How many thread are executed at the same time ?

Hi,

I accelerated an image processing application but I would like to know how many threads are executed at the same time.

I’m currently developing on the SoC Tegra K1. TK1 has 1 SMX which contain 192 cuda core.
I’m processing Image with 1024x1024 dimension. I decided to create 1024 blocks with 1024 threads in each block to have Number of pixels = Number of threads

-> gridSize(32,32); //1024 blocks
-> blockSize(32,32); //1024 threads

I also know that we can launch only 1 block at the same time because there is only 1 SMX. The GPU won’t execute 1024 threads at the same time because it owns only 192 core. Is the GPU executing 192 threads at the same time (while others are waiting) ?

Thanks!

Tegra K1 has 1 SM with 4 schedulers. Each scheduler can dual-issue each cycle. Theoretical instruction issue rate is 4 schedulers x 2 instructions/scheduler x 32 threads/instruction = 256 threads/cycle.

Due to instruction mix and instruction fetch it is almost impossible to sustain higher than 7 instructions/cycle. 5-6 instructions/cycle is very high.

  • The SM can manage more than 1 block at a time. See occupancy and device limits in the programming guide.
  • The number of CUDA core is the number of fp32 thread instructions that can be processed per cycle not the number of threads that can be issued. The SM also has special purpose floating point units, load store units, fp64 units, branch units, etc.

Each scheduler can dual-issue each cycle. Theoretical instruction issue rate is 4 schedulers x 2 instructions/scheduler x 32 threads/instruction = 256 threads/cycle.

AFAIK, dual-issue ability means two instructions from the same thread on all GeForces starting from CC 2.0, isn’t it??

CC2.0 can issue 2 instructions from different warps.
CC2.1-6.x schedulers can dual issue 2 consecutive instructions from the same warp. For CC3.0-6.x the pairing is defined by the compiler.

yes, so f.e. one SMX can execute 128 command pairs, but commands in each pair should go from the same thread. Overall, in single cycle it executes up to 256 commands from 128 threads

Answering the original question: some CPUs have HyperThreading that allows to execute 2 threads on the same core, sharing its resources between those threads. GPUs also can run multiple threads per core simultaneously. In particular, recent NVidia GPUs can execute up to 16 threads/core, well, if we define “core” in proper way (4 schedulers x 32 cores/scheduler = 128 cores per SMX). So, one SMX can execute up to 2048 threads simultaneously, therefore two 1024-thread blocks can be run concurrently, given sufficient other resources.

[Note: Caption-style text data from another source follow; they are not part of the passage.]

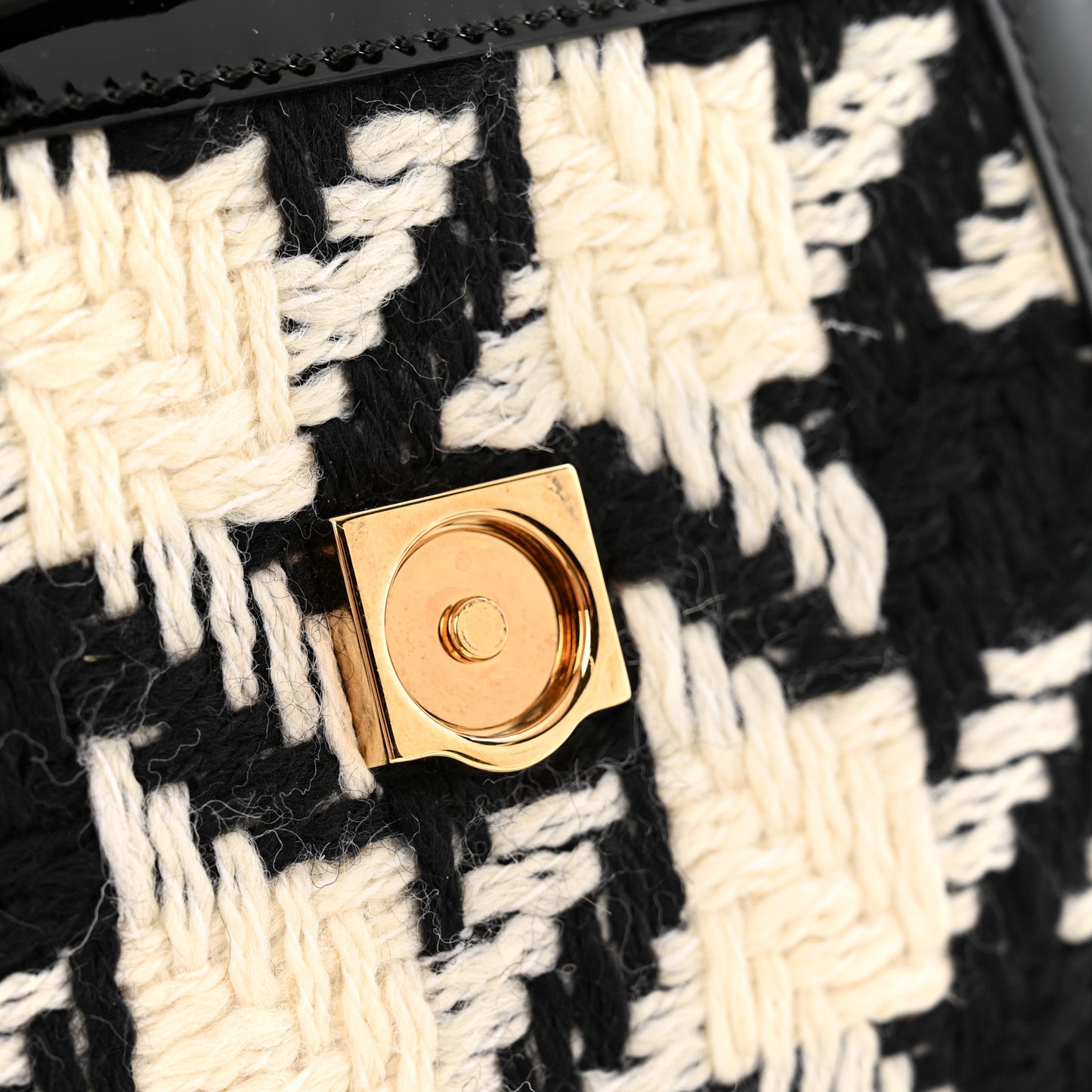 Patent Calfskin Tweed Houndstooth Medusa Small Top Handle Handbag Black White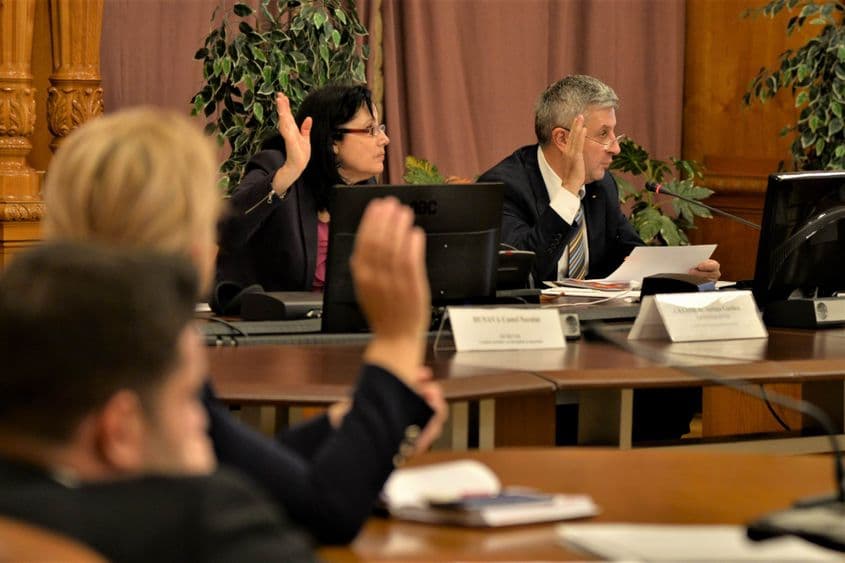 Imagine de la lucrările Comisiei speciale conduse de Florin Iordache (în plan îndepărtat). Foto: Lucian Muntean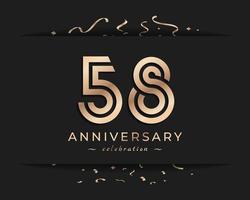 Design in stile logotipo di celebrazione dell'anniversario di 58 anni. il saluto di buon anniversario celebra l'evento con linea multipla dorata e coriandoli isolati su sfondo scuro illustrazione di design vettore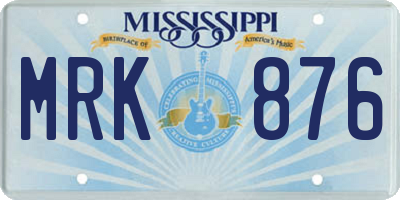 MS license plate MRK876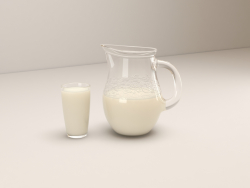 Cruche et verre avec du lait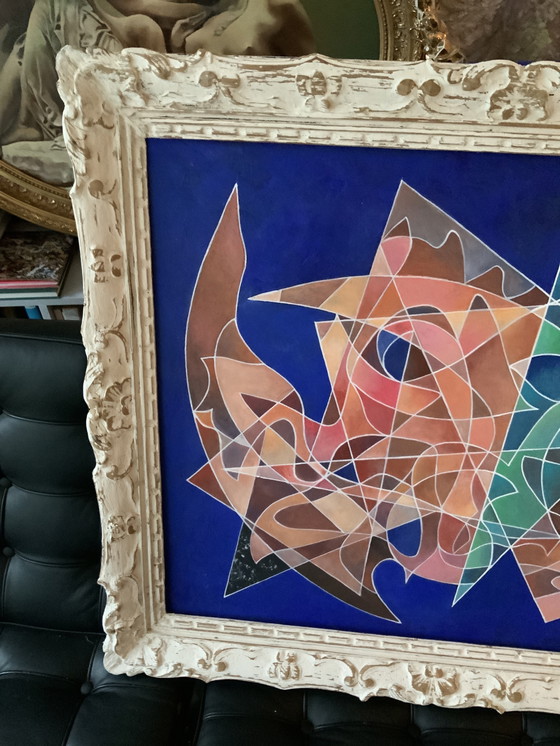 Image 1 of Dipinto astratto con cornice in legno antico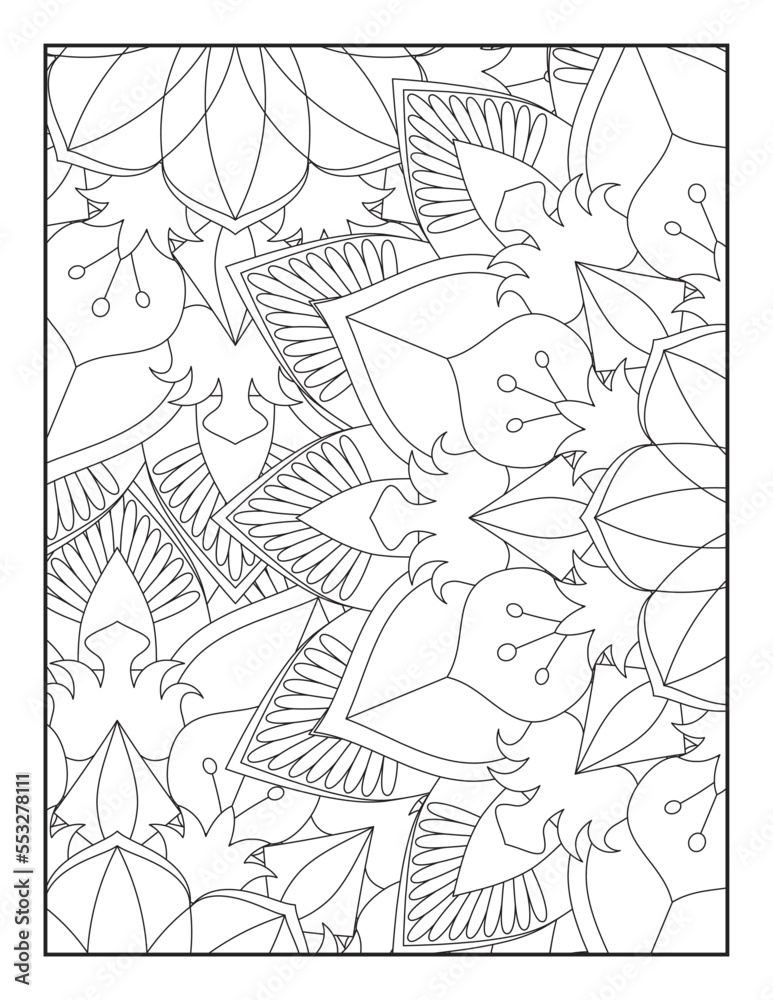 Naklejka premium Floral Mandala Coloring Page, Flower Mandala Coloring Page for Adults, mandala flower coloring pages.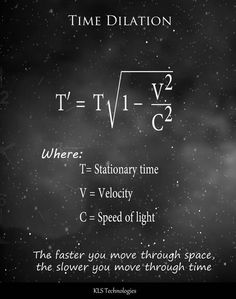 a black and white photo with the words time dilation written on it's side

Note that our discussion with Greg was about number of threads executing in a SINGLE GPU cycle. It’s limited to 128, equal to the number of cores computed in my way. But each core stores state for 16 threads simultaneously, so it can execute commands from other threads in other GPU cycles, allowing all 1024 threads in a thread block to exchange information, synchronize and so on.

Each SMX has 4 warp schedulers. Each warp scheduler selects a warp and can single-issue or dual-issue for the warp. This would mean 4 warps x 2 instructions x 32 = 256 thread instructions issued per cycle.

Answering the original question: some CPUs have HyperThreading that allows to execute 2 threads on the same core, sharing its resources between those threads. GPUs also can run multiple threads per core simultaneously. In particular, recent NVidia GPUs can execute up to 16 threads/core, well, if we define “core” in proper way (4 schedulers x 32 cores/scheduler = 128 cores per SMX). So, one SMX can execute up to 2048 threads simultaneously, therefore two 1024-thread blocks can be run concurrently, given sufficient other resources.

In my opinion this is not the correct way to compare a CPU to a GPU. My recommendation would be to compare

  • 1 SM = 4 CPU cores
  • 1 warp = 1 CPU SMT thread
  • 32 threads/warp = CPU SIMD unit with 32 lanes
  • 1 GPU CUDA core = 16-32 ALU datapaths (or less if SIMD datapath)

Many CPU cores can issue 2-7 instructions per cycle. For example, high end ARM cores can dual or triple issue. i7 core can issue many more.

The GPU has more SMT threads (warps) in order to handle latency. CPU has lower memory latency and depends on out of order execution to hide latency with less threads.